This week we've got a question from crafty Kerri at CK Farm:
Ok here is my question Lisa and Laura. Are you ready? You threatened it out of me, lol!
Topic: First chapter woes
I have done my first chapter over several times and was wondering if this tells me something about my story or am I just obsessing to get that hook, line, and sinker. Any advice to get that first chapter perfected would be nice! I hate to think it would send me into a bag of twizzlers stress eating!
Kerri C at CK Farm AKA Kerri C at the funny farm!

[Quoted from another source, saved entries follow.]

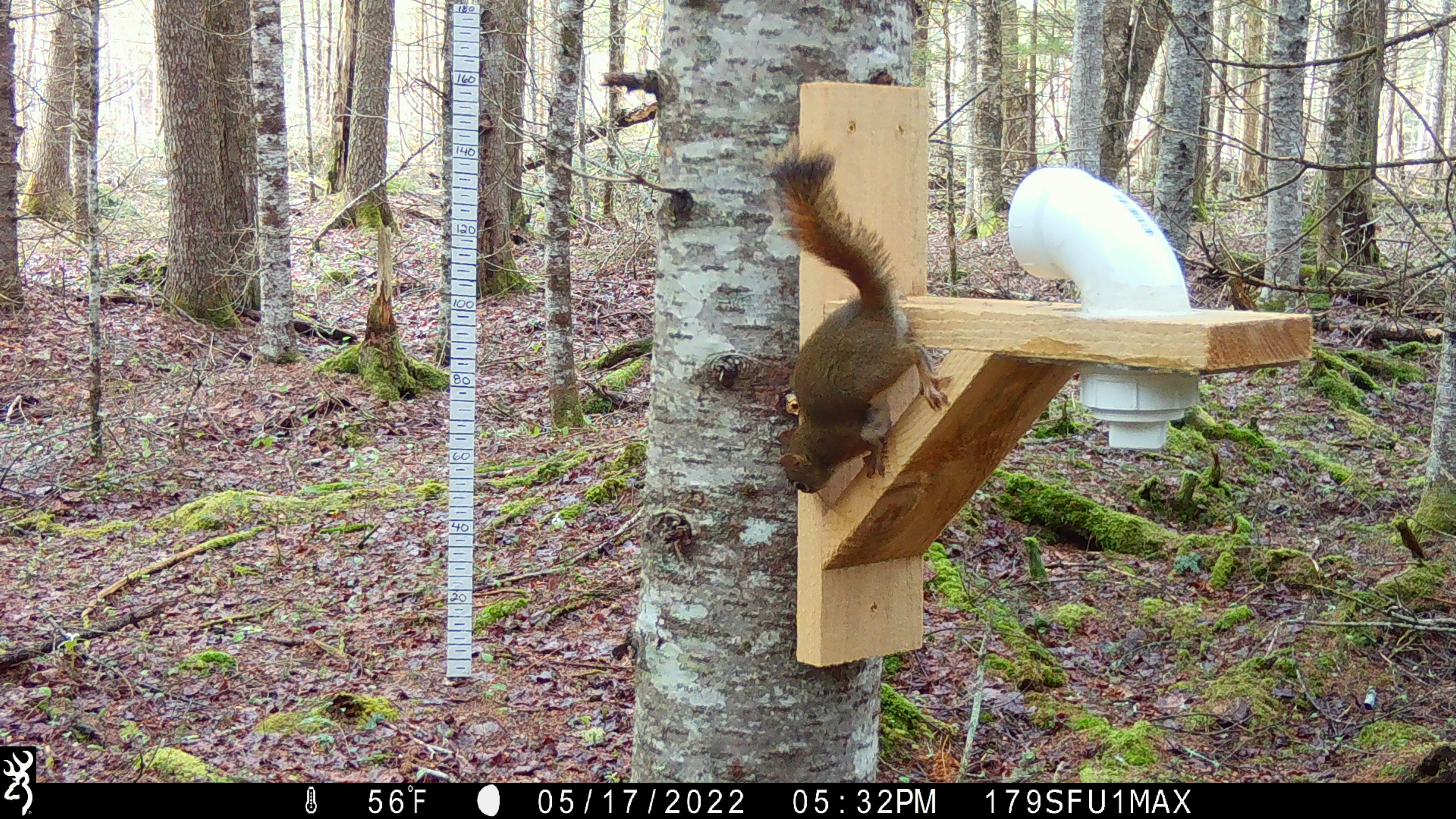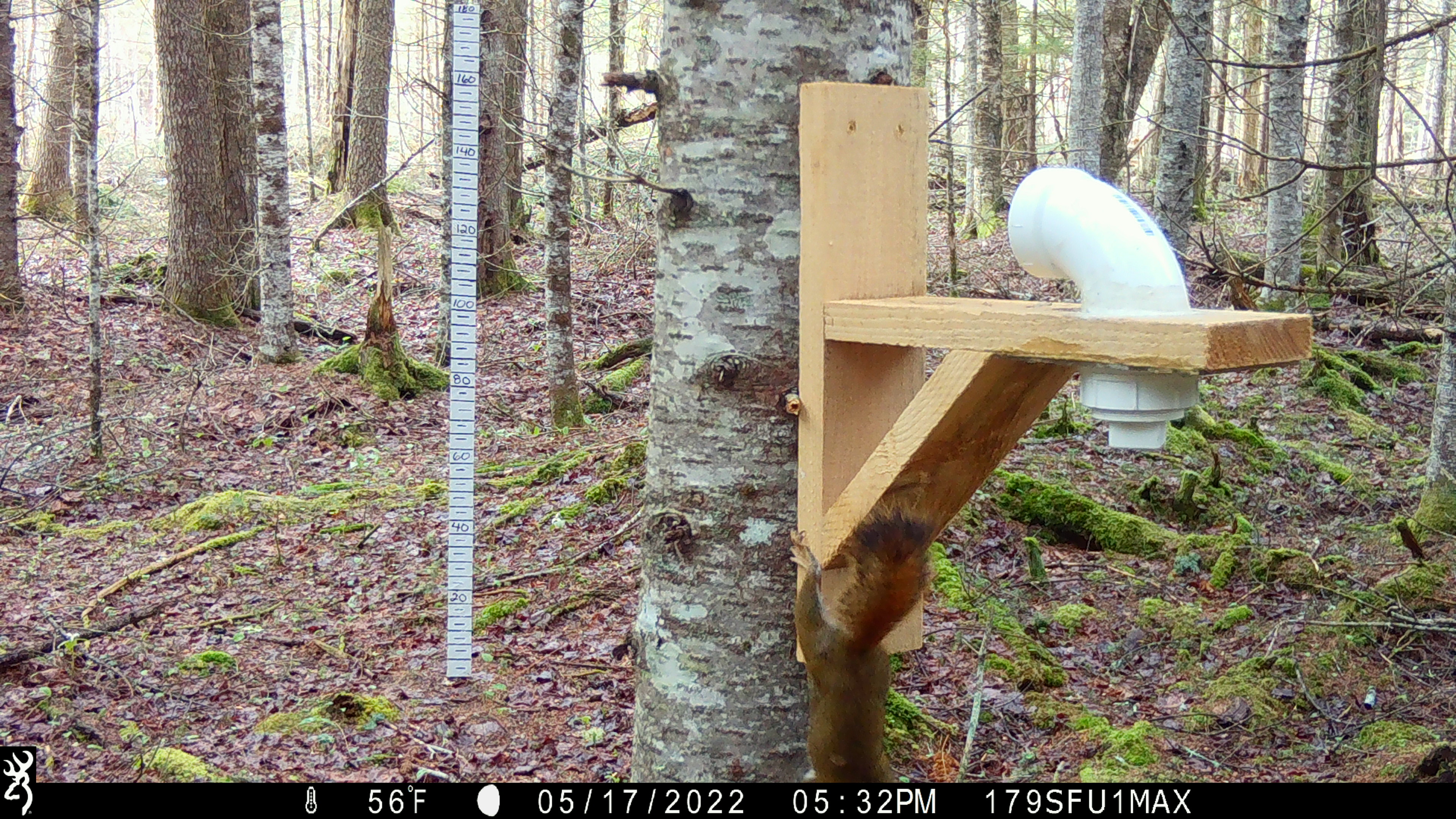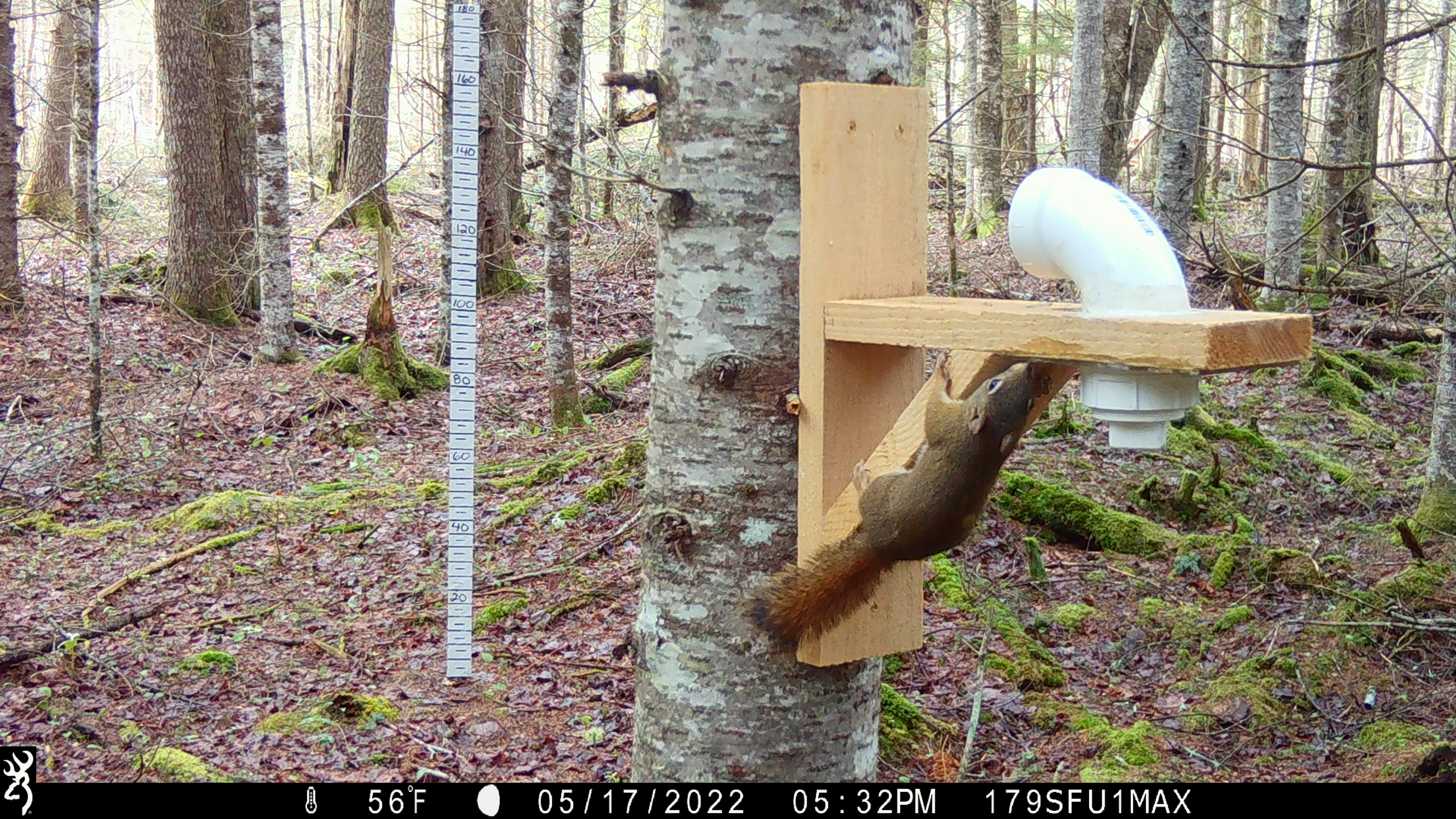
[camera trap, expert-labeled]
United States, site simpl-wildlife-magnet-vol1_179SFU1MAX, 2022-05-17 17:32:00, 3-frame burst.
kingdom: Animalia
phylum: Chordata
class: Mammalia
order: Rodentia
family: Sciuridae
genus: Tamiasciurus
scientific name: Tamiasciurus hudsonicus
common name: red squirrel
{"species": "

Oh Kerri, we have been there, my friend. I can't even tell you how many times we've rewritten the first chapter of Pemberly Brown. In fact, we've rewritten the first chapter of all of our manuscripts approximately a bazillion times.
First chapters are critical because agents, editors and readers decide whether or not to read the entire manuscript within a few paragraphs. No pressure or anything.
But don't panic because we have a full proof system for perfect first chapters:
1. Avoid cliches. Confirm that you aren't opening your manuscript with one of these tired cliches. Sure writers get away with this stuff all the time, but why risk it?
2. Conflict is key. One of the easiest ways to engage your reader is to make sure the central conflict of the manuscript is clearly described within the first chapter. It's really hard to hook your reader without conflict.
3. Start at the beginning. Um, duh. This seems kind of obvious, but make sure your first chapter starts where your story actually begins. Don't start with an infodump or backstory.
4. Get a second opinion. And a third, and a fourth and a fifth, uh yeah, you get the idea. The more people you have read your first chapter, the better. Brave enough to hear the answer to "Are you hooked?" Then enter one of MSFV's Secret Agent contests. This is a great way to get feedback from other talented writers and a literary agent.
5. Take the leap. Eventually you're going to have to take a leap of faith and send out your manuscript. Whether you're sending queries to agents or sending a new manuscript to your editor it can be hard to let go and stop tinkering. But in the words of the immortal Demi Moore in the cinematic masterpiece Indecent Proposal, when you love something you've got to set it free. Well, something like that anyways.
Hope this helps a little bit Kerri. First pages are a bitch!